EXERCISE DETAILS:
Reproduce the listing below in full and exactly; no pictures belong in the copy.

DATA:
^^^^^^^^

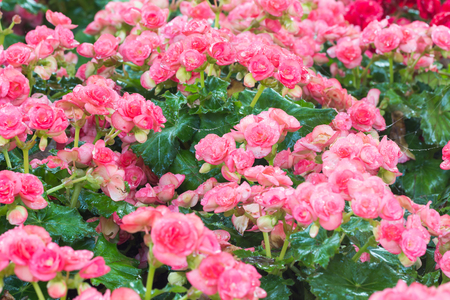 lucid: selective focus of colorful begonia flowers with water spray ,selective focus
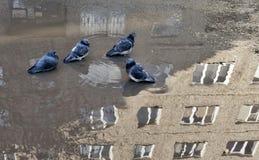 Tauben baden in einer Pfütze lizenzfreie stockbilder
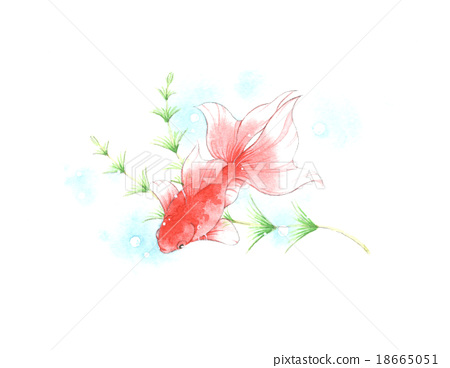 图库插图: 金鱼 水彩画 鱼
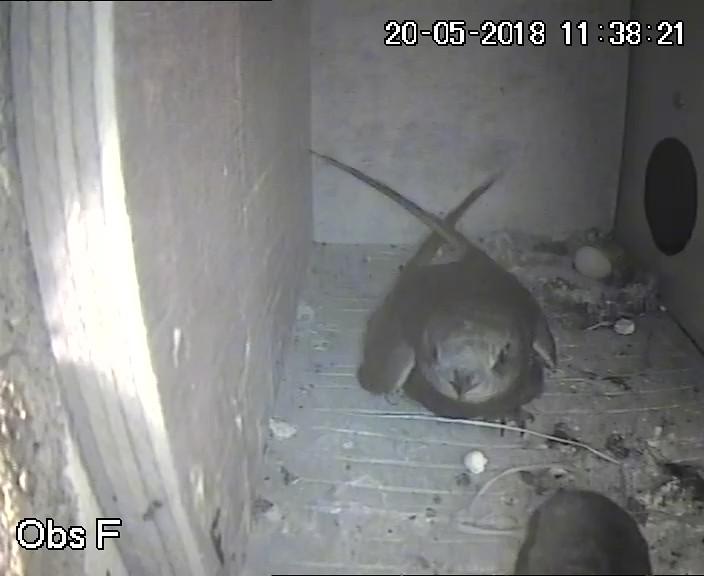 Eerste eitje nestkast F, 20 mei 2018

^^^^^^^^

EXPECTED ANSWER:
 lucid: selective focus of colorful begonia flowers with water spray ,selective focus
 Tauben baden in einer Pfütze lizenzfreie stockbilder
 图库插图: 金鱼 水彩画 鱼
 Eerste eitje nestkast F, 20 mei 2018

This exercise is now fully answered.